Excerpted passage –
::::

Go down to your local goldfields and find or buy several nuggets from the greater local area. Have them analysed as they may be only about 80% gold. (Or come to Victoria and find some 23K.) Adulterate your ill-gotten gain with Ag, Cu, Fe; whatever is required to match the local area. Pour it into a dirt mold, slowly, adding some extra alloy contaminants in situ, so the final composition will be a bit uneven. Put your nugget in a mill for a while.

Buy a high quality metal detector. Buy a prospecting / mining licence. Bury the nugget. Dig it up. Shout "Eureka!" Call the local news. Sell it to a prominent businessman* for more than twice its bullion value.

Rinse and repeat.

::::

Data records –
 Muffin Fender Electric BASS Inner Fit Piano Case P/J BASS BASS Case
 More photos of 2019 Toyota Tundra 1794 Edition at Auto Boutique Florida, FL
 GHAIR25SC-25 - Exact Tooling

::::

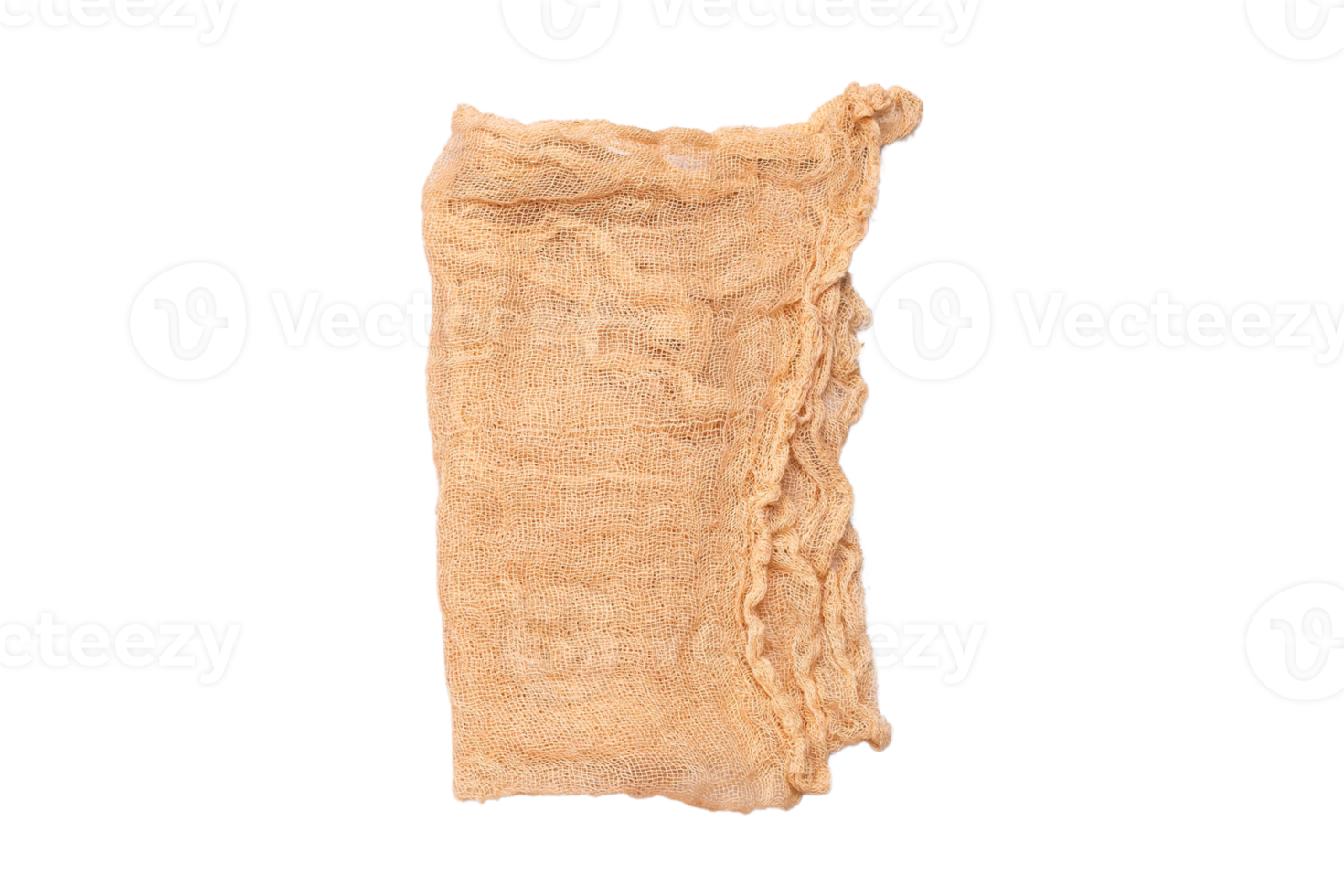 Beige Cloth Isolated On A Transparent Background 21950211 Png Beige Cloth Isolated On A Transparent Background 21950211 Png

::::

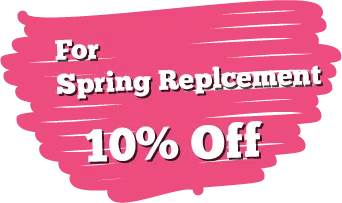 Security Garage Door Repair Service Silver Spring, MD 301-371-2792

::::

Questions –
• a. Answer these questions from the passage about faking a gold nugget, one per line:
(i) What share of gold might local nuggets contain, according to the passage?
(ii) Which three metals are named for adulterating the gold?
(iii) For how much should the nugget be sold?
• b. Carry the passage about faking a gold nugget further, starting after its last line.
You can leave the data aside.

List of answers –
• a.
(i) Only about 80% gold.
(ii) Ag, Cu and Fe.
(iii) For more than twice its bullion value.

• b.
One thing I have not considered about stolen gold is radioactive tracer isotopes. I have heard, but do not know, that they salt bullion to make them traceable. I have no idea whether refining in acid would remove this tracer. Naturally, this is something the honest man will never need to worry about.

* http://en.wikipedia.org/wiki/Perth_Mint_Swindle


----------



## jason_recliner (Mar 9, 2015)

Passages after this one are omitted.